(Your objective):
Start with the line containing "Taking the image" and write out each line through the end of the listing, exactly as given.

(Data to use):
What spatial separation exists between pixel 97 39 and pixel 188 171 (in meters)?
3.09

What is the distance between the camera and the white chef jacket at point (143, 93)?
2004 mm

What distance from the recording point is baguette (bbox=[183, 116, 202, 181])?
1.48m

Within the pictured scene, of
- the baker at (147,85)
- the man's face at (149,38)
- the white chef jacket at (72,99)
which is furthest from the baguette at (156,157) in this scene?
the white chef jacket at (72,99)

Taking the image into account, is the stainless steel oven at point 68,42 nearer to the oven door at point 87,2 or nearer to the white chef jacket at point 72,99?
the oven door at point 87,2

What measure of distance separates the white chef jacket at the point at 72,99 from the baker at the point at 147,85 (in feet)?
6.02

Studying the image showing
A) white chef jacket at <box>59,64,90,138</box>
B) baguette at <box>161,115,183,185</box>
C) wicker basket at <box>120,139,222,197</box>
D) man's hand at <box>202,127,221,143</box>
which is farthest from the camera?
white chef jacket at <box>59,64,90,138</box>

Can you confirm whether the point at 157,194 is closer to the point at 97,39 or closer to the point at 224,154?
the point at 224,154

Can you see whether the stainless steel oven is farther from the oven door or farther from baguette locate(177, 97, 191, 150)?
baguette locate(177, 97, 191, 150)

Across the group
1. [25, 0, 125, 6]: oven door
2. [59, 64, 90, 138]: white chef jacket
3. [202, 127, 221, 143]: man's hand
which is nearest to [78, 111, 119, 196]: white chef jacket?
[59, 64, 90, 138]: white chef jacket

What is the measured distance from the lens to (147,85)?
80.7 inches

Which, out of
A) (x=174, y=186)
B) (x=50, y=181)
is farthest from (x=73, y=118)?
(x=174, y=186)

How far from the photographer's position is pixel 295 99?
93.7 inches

(Answer for this exercise):
Taking the image into account, is the stainless steel oven at point 68,42 nearer to the oven door at point 87,2 or nearer to the white chef jacket at point 72,99?
the oven door at point 87,2

What measure of distance separates the white chef jacket at the point at 72,99 from the baker at the point at 147,85 (in feet)?
6.02

Studying the image showing
A) white chef jacket at <box>59,64,90,138</box>
B) baguette at <box>161,115,183,185</box>
C) wicker basket at <box>120,139,222,197</box>
D) man's hand at <box>202,127,221,143</box>
which is farthest from the camera?
white chef jacket at <box>59,64,90,138</box>

Can you confirm whether the point at 157,194 is closer to the point at 97,39 or closer to the point at 224,154?
the point at 224,154

Can you see whether the stainless steel oven is farther from the oven door or farther from baguette locate(177, 97, 191, 150)?
baguette locate(177, 97, 191, 150)

Across the group
1. [25, 0, 125, 6]: oven door
2. [59, 64, 90, 138]: white chef jacket
3. [202, 127, 221, 143]: man's hand
which is nearest to [78, 111, 119, 196]: white chef jacket?
[59, 64, 90, 138]: white chef jacket

What is the measured distance from the lens to (147,85)?
80.7 inches

Which, out of
A) (x=174, y=186)
B) (x=50, y=181)
is farthest from (x=73, y=118)?
(x=174, y=186)

How far from the photographer's position is pixel 295 99?
93.7 inches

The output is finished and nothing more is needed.